I cambiamenti climatici non sono responsabilità di tutti allo stesso modo. Al mondo ci sono Paesi che storicamente si sono appropriati (e continuano ad appropriarsi) di più risorse, a partire dall’epoca coloniale sino ai giorni nostri ed è loro responsabilità oggi mettere più impegno nel trovare una soluzione al consumo eccessivo di risorse e investire in energie “pulite” e in modelli di consumo più sostenibili sotto ogni aspetto della nostra vita, con politiche che riguardino l’agricoltura, i trasporti, la produzione industriale e molto altro. Si tratta infatti di un investimento che comporta dei costi inizialmente inaccessibili per i “Paesi in via di sviluppo” ma che risulta essenziale anche per evitare un fenomeno già in atto: Paesi con un alto tasso di povertà che ripercorrono le stesse strade delle potenze mondiali perché più economiche, ma purtroppo più inquinanti. Per raggiungere dei risultati a livello globale, perciò è necessario che chi ha più risorse ricerchi e metta a disposizione di tutti gli strumenti per migliorare le condizioni di vita dei cittadini, facendo in modo che la somma totale dell’azione umana sul nostro ecosistema sia sostenibile sia per noi che per le generazioni future.
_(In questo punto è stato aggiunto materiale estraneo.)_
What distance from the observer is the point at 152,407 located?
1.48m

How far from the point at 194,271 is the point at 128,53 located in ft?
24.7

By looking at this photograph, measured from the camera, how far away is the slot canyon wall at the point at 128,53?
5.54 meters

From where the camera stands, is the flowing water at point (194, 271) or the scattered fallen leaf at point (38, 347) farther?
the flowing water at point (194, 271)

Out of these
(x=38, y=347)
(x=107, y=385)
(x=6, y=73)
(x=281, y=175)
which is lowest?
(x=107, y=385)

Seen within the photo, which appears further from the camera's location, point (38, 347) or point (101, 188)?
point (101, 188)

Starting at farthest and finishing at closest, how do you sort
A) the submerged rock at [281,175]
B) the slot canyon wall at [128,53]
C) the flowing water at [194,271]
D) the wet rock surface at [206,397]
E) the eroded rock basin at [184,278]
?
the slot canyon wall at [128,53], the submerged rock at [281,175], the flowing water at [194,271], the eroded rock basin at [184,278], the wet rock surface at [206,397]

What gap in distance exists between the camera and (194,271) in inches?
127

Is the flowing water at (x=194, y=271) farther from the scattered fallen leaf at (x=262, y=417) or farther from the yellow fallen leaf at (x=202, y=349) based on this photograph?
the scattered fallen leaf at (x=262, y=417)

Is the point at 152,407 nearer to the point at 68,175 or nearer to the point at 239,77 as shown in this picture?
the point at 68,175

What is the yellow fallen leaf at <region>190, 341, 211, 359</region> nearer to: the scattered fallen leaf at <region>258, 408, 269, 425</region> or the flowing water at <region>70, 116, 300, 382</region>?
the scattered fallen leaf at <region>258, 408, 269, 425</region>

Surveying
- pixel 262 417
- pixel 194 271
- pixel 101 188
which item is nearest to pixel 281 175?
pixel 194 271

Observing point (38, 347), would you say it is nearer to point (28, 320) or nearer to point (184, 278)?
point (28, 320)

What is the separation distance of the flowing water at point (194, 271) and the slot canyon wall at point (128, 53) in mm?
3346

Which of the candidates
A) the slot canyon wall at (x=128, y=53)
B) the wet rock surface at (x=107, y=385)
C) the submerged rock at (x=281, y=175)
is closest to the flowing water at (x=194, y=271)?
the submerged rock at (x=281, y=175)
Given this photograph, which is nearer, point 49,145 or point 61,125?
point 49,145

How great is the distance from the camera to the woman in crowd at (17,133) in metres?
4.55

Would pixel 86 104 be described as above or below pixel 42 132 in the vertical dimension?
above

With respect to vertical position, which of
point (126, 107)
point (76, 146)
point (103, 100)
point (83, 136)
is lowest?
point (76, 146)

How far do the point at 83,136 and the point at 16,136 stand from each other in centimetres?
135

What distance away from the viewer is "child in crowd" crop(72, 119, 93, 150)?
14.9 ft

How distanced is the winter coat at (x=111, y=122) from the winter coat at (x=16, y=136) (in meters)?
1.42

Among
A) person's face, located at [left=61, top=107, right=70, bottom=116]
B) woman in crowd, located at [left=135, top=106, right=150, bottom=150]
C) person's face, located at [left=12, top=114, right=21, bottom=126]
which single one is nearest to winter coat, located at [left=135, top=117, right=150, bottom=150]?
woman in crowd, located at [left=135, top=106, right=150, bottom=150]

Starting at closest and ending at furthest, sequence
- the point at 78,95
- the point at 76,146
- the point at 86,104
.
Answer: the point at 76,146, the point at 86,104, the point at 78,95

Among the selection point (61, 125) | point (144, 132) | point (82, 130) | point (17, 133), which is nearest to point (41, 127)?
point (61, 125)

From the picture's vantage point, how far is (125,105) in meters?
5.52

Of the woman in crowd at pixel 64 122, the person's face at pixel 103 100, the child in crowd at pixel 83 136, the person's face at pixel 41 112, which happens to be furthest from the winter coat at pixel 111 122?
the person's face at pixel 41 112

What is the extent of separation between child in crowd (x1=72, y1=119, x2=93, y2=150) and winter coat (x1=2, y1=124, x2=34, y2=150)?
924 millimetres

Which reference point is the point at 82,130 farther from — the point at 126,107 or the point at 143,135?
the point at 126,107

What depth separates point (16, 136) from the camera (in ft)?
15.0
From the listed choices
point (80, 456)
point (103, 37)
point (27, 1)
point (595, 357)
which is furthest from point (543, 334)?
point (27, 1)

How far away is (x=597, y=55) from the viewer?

Vivere in un sistema di risorse finito – in quanto la Terra non è in continua espansione – significa dover fare i conti con il fatto che non possiamo tutti continuare a produrre sempre di più, consumare sempre di più e creare sempre più rifiuti. L’approccio di giustizia sociale non si concentra solamente sulla somma totale, ma anche su come il totale è ripartito in frazioni. Non tutti hanno accesso alle stesse risorse e non tutti hanno lo stesso impatto ambientale. Ma soprattutto, coloro che sono meno responsabili dei danni ambientali sono coloro che ne pagano il prezzo più alto. Questo è vero sia in termini inter-nazionali, con i Paesi più poveri che si trovano ad affrontare i cambiamenti climatici più ardui (i quali causano tra le altre cose anche importanti flussi migratori), sia in termini intra-nazionali. La capacità di rispondere agli effetti del surriscaldamento globale infatti sono mediate da fattori quali genere, classe sociale, etnia e reddito. I gruppi più vulnerabili sono quindi le donne, le minoranze etniche, le persone meno abbienti e le persone di colore. Per tutti questi motivi la lotta femminista e quella ambientalista sono più collegate di quanto si potrebbe pensare a primo impatto. Greta riassume in modo molto chiaro tutte queste dinamiche nel – consigliatissimo – TEDTalk che ha registrato a Stoccolma lo scorso Novembre:

Lo sciopero globale del 15 marzo

Da qualche mese a questa parte anche in tantissime città italiane ci sono gruppi di studenti che ogni venerdì si riuniscono per scioperare e partecipare ai #FridaysForFuture. Venerdì 15 marzo però c’è in programma una manifestazione globale ancora più grande, chiamata “Global Strike For Future”. Maggiori informazioni sono disponibili nell’evento Facebook e sul sito (e profili social) di Fridays For Future Italy. L’invito a chiunque stia leggendo questo articolo è quindi quello di partecipare come può all’iniziativa. Non solo ai ragazzi, ma anche agli adulti. Perché come ci ricorda Greta:

“Abbiamo bisogno di speranza, ovviamente. Ma ancor più che di sperare, abbiamo bisogno di agire. Quando iniziamo ad agire, la speranza è dappertutto”

 

Gli appuntamenti in alcune delle principali città italiane:

Ancona – 9.30 Monumento del Passetto, a seguire corteo fino a Piazza Roma

Bari – 9.30 Piazza Diaz, a seguire corteo verso Piazza della Libertà

Bologna – 9.00 Piazza Maggiore

Cagliari – 9.30 Piazza Garibaldi, a seguire corteo fino alla zona pedonale del porto

Firenze – 9.00 Piazza Santa Croce

Vedi anche

Genova – 9.30 Piazza De Ferrari

L’Aquila – 13.00 Piazza San Bernardino

Milano – 9.30 Cairoli, a seguire corteo fino a Piazza della Scala (dove si terrà il sit-in principale verso le ore 11)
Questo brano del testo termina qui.